◆ PROVIDED INFORMATION

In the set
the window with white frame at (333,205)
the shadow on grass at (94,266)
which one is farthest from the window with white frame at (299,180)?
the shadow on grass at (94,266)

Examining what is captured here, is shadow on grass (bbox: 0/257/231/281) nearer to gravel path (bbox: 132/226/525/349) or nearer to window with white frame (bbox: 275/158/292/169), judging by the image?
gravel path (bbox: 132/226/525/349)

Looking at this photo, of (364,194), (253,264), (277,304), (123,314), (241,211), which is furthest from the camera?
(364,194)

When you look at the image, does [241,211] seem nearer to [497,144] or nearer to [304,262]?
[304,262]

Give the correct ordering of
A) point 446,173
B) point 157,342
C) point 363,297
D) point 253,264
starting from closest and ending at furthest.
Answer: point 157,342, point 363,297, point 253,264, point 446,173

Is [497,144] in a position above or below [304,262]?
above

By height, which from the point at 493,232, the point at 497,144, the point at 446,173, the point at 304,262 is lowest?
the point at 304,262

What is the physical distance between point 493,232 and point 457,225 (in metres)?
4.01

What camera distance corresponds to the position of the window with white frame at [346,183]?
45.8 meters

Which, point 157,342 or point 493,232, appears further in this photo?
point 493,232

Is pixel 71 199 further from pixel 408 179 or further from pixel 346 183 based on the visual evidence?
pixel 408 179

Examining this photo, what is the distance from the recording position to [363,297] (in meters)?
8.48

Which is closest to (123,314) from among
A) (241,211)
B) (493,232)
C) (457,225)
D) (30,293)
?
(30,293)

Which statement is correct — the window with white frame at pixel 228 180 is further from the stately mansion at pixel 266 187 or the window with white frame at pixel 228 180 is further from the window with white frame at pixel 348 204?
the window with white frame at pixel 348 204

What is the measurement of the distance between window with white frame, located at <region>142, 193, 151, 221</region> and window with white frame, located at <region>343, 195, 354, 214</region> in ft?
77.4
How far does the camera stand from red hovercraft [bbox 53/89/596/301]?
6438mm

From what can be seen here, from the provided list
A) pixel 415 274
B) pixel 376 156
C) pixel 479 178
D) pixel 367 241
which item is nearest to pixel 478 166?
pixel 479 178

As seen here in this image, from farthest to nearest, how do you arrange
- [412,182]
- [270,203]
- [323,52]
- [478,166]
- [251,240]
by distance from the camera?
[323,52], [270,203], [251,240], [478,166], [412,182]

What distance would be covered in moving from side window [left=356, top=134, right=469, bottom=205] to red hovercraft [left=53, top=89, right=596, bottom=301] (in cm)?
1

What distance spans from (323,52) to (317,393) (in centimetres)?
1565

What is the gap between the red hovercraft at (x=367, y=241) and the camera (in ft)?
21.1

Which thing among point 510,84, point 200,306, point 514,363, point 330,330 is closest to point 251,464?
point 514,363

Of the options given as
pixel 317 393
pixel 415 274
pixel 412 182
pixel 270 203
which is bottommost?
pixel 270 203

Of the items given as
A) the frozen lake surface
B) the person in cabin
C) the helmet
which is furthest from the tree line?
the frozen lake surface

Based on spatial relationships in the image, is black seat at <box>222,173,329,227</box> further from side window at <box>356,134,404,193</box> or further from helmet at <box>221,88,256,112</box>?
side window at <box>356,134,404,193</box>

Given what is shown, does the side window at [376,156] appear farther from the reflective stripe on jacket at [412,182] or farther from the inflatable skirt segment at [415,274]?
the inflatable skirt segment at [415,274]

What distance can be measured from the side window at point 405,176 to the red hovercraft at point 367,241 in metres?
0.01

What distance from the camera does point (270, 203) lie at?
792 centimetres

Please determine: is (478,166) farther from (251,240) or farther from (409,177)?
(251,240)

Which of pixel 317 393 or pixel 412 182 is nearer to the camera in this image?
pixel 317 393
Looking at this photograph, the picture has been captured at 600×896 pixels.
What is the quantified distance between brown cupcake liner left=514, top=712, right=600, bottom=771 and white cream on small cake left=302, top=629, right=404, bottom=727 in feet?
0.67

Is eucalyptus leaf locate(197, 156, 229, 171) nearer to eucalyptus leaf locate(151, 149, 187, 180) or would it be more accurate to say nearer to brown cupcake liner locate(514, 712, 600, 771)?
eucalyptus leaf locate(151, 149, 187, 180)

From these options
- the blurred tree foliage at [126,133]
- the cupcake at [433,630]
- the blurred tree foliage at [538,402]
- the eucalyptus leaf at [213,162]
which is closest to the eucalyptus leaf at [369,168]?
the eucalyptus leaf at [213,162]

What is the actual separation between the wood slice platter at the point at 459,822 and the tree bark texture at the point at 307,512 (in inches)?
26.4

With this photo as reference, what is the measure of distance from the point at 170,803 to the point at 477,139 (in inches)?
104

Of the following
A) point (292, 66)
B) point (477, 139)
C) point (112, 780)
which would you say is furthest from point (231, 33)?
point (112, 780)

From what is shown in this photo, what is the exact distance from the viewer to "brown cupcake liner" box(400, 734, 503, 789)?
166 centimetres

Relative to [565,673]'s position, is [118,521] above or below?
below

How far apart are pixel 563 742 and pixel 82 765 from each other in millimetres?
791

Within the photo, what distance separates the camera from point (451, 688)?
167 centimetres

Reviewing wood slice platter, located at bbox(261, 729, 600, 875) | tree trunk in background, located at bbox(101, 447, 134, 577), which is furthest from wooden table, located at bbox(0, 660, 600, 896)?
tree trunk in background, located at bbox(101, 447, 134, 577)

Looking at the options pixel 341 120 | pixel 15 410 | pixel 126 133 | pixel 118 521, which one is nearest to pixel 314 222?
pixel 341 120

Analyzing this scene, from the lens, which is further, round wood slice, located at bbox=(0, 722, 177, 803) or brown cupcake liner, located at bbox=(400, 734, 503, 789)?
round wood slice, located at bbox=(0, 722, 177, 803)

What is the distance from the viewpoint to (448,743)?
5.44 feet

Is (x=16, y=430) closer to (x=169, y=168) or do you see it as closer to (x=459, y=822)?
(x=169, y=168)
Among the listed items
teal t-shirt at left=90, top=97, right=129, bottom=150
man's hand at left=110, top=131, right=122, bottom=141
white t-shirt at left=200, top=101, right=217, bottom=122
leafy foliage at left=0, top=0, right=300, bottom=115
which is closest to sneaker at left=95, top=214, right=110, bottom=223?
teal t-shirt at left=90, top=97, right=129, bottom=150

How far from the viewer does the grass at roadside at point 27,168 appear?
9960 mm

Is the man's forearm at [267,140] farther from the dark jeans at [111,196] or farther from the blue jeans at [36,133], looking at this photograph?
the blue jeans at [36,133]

◆ TO DO
Transcribe only the trailing portion of the entries above: the line that contains "Looking at the" and each line after it.

◆ WRITTEN ANSWER
Looking at the options pixel 341 120 | pixel 15 410 | pixel 126 133 | pixel 118 521, which one is nearest to pixel 314 222?
pixel 341 120

Analyzing this scene, from the lens, which is further, round wood slice, located at bbox=(0, 722, 177, 803) or brown cupcake liner, located at bbox=(400, 734, 503, 789)?
round wood slice, located at bbox=(0, 722, 177, 803)

What is the distance from the viewpoint to (448,743)?
5.44 feet

Is (x=16, y=430) closer to (x=169, y=168) or do you see it as closer to (x=459, y=822)?
(x=169, y=168)
Among the listed items
teal t-shirt at left=90, top=97, right=129, bottom=150
man's hand at left=110, top=131, right=122, bottom=141
white t-shirt at left=200, top=101, right=217, bottom=122
leafy foliage at left=0, top=0, right=300, bottom=115
which is closest to sneaker at left=95, top=214, right=110, bottom=223?
teal t-shirt at left=90, top=97, right=129, bottom=150

How far from the viewer does the grass at roadside at point 27,168 appear?
9960 mm

Is the man's forearm at [267,140] farther from the dark jeans at [111,196] or farther from the blue jeans at [36,133], looking at this photograph?
the blue jeans at [36,133]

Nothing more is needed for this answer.